You hit the nail on the head. SVT have really got kids on board. All the way from nursery up to college.
And whereas 10 years ago it would have been career suicide for many artists to be on Mello, the goalposts have really been moved.
Next year we might even get Bob Hund representing Sweden?
Nul points!
Maybe David Cameron can supply a John Barnes-style rap in the middle 8. Something about needing to repatriate powers to the UK parliament. That’ll put the tin lid on it.
and Boris could play whiff-whaff in the background.
Becker?
Did you hear the Muse track they did for the Olympics? It sounded like Laibach, and was about as popular with the world’s broadcasters.
I wanna hear that so bad
I’ve said this before, but we could bring Lennon and Harrison back from the dead and have the Beatles do our Eurovision entry and we’d stillget about five points, tops.
Everyone.
Hates.
Us.
Nonsense! Scandinavia at least is teeming with Anglophiles.

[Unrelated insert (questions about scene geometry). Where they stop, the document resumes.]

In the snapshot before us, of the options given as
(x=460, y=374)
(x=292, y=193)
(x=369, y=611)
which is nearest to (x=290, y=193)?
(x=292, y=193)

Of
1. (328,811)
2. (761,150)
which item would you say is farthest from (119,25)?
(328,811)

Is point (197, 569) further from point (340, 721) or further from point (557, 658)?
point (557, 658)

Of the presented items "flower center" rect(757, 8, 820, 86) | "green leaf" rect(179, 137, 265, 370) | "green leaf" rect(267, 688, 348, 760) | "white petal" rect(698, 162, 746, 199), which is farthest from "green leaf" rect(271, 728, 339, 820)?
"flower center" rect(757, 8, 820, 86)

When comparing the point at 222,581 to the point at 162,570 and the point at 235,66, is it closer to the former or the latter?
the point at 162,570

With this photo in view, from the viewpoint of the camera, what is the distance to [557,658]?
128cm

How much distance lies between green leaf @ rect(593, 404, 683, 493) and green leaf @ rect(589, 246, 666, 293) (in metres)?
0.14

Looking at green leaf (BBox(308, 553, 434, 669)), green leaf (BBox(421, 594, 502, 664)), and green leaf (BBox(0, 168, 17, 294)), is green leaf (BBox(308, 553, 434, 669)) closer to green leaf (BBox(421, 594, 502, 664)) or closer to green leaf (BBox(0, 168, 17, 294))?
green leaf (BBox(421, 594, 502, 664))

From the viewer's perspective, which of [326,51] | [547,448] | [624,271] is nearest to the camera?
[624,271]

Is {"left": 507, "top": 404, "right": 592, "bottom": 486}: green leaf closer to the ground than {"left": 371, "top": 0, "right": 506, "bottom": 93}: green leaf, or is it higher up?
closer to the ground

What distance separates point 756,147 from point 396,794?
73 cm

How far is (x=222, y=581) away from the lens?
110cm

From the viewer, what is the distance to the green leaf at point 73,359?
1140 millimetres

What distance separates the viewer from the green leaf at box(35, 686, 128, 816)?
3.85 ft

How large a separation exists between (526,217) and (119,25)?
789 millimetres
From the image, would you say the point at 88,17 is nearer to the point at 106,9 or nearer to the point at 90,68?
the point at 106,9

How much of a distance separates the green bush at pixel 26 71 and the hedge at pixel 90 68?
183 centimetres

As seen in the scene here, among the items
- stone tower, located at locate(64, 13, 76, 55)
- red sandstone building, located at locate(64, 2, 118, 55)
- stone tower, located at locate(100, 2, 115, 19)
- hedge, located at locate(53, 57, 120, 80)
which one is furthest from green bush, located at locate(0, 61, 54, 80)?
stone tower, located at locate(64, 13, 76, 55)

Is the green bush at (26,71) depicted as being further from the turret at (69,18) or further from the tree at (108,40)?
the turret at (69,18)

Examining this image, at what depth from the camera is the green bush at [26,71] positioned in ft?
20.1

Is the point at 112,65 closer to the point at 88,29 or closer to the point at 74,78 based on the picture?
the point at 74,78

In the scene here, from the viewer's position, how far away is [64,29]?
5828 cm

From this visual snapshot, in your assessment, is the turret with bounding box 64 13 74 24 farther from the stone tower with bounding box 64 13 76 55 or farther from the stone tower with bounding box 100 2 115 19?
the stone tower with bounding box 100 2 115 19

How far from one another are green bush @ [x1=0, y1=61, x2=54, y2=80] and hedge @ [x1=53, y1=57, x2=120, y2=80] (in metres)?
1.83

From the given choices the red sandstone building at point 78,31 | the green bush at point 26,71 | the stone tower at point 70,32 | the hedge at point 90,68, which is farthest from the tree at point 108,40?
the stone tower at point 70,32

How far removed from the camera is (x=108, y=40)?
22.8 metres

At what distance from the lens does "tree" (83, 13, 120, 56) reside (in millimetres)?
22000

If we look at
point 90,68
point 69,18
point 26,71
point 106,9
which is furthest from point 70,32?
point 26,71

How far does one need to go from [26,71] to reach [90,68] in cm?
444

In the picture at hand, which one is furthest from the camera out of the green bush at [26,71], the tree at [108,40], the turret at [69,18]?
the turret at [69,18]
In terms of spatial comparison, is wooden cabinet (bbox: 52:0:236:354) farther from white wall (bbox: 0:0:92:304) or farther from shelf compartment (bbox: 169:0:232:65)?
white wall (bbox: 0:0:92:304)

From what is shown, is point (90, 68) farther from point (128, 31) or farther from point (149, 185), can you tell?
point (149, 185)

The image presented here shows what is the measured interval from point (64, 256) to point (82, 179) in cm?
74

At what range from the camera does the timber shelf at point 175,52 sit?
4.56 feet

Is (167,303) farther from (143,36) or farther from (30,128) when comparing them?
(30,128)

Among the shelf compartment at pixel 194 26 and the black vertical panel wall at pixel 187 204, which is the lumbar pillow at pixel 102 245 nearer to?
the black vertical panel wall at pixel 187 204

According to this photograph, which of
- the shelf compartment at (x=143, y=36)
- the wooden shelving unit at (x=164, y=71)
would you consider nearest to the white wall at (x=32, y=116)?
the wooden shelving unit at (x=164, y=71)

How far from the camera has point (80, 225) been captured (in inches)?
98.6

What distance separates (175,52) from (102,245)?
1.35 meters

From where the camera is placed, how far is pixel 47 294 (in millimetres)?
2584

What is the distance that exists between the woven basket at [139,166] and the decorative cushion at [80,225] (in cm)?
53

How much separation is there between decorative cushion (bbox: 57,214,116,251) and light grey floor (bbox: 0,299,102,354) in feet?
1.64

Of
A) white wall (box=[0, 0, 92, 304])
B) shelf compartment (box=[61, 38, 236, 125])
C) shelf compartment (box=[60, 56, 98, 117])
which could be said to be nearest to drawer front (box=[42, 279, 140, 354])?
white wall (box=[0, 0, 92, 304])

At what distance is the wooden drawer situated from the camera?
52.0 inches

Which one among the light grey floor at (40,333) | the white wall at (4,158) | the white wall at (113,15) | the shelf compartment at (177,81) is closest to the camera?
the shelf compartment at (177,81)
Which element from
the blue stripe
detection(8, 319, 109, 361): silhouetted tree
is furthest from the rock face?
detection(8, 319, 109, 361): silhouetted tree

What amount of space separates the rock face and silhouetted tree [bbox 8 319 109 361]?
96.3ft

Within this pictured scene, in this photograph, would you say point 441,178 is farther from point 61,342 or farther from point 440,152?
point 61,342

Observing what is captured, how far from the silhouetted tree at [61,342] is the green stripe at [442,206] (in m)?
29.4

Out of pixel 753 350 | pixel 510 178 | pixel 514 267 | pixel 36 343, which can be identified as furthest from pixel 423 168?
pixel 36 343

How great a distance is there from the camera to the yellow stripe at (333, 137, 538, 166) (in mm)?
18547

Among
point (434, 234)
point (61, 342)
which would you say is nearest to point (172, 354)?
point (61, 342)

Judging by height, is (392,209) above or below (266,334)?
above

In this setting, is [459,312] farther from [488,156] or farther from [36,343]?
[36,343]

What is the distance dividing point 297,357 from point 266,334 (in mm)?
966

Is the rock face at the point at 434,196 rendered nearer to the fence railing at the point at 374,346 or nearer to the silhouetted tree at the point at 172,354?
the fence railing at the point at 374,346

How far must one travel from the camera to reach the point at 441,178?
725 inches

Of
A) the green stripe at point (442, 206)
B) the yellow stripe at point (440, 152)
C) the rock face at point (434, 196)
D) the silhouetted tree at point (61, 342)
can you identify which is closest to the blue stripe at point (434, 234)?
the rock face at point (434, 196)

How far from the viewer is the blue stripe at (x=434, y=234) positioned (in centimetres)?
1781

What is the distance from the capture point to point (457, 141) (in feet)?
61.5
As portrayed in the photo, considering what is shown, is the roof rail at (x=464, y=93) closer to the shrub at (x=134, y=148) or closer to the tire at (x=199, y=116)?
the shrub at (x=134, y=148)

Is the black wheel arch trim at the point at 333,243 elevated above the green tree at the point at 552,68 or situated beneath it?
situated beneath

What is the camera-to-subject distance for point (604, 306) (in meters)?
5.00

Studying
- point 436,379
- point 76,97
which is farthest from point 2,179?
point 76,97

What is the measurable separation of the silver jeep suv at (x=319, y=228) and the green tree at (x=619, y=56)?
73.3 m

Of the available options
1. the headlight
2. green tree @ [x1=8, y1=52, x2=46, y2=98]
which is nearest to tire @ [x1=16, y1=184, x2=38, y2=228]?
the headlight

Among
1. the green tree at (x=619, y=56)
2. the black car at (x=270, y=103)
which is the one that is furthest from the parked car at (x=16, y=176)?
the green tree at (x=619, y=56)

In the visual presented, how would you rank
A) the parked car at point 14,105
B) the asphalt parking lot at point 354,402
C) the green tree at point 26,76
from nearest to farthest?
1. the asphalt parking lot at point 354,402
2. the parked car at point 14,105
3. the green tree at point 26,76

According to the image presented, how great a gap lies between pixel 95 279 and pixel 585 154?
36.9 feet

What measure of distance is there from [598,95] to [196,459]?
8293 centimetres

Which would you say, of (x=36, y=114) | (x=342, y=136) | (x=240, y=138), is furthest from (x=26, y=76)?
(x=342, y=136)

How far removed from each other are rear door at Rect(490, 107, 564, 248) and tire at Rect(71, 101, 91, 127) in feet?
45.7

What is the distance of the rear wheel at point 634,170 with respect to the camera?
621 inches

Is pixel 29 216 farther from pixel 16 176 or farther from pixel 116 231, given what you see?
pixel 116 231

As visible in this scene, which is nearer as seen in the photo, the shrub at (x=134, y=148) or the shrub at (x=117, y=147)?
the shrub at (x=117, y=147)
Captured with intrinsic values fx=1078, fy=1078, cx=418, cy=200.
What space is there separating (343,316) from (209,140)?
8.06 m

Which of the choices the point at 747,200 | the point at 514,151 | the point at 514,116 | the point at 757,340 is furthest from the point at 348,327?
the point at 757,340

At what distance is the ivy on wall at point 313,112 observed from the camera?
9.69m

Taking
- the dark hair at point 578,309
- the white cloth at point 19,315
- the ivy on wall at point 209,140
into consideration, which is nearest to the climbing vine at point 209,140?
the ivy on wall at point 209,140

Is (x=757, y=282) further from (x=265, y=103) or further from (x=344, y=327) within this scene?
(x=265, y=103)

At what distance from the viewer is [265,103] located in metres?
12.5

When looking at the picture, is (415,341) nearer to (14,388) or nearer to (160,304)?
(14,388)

But that’s not enough to make them vote for a crap song. Like this year’s UK entry.
Don’t we need to grow a Baltic coastline or something like that?
A Baltic coastline would indeed be handy.
Incidentally, the entries from the Baltic republics were all rather good this year. Maybe it is something in the water?
We could get Slartibartfast on to it.
Bagpipes
Now you’re talking! Preferably duelling ones. The Treacherous Orchestra could do us proud.
Actually The Treacherous Orchestra could perhaps pull off a Lordi. Much stranger things have happened.
Depeche Mode could do 3 minutes of arm farts and get Douze Points from most of continental Europe. But just to make sure, they could perform a song.
There are several ways, real talent is one, the swedish technic is another, then, talently attract vote from a minority that wouldn’t vot normally or that have influence. It worked with Lordi (people being bored of the same “schlager style” all the time and that wants to make a statement against it),; Conchita Wurst (everyone knows the reason); It didn’t work with those talentless songs about those communities such as armenians that meant well (I hope), but sounded bad and cheap.
In reply to @tiggerlion I don’t think the Steely Dan hitmaker would be allowed at Eurovision. This is probably posted in the wrong place.
Of course not. But the German tennis player would. Especially if he wears drag.
Can’t see why the Dan man wouldn’t be allowed. We’ve had Australians sing before, and Celine Dion isn’t Swiss!
A couple of interesting points that have come out in the media here about last Saturday.
The Russians were not popular in the arena in Vienna. Every time they got high points, there were very loud boos. These were turned down in the mix so that we couldn’t hear them so much at home.
There’s also a rumour circulating that any segments that featured that depraved European pervert Conchita were not shown on healthy, wholesome Russian TV. This seems to be wishful thinking rather than fact.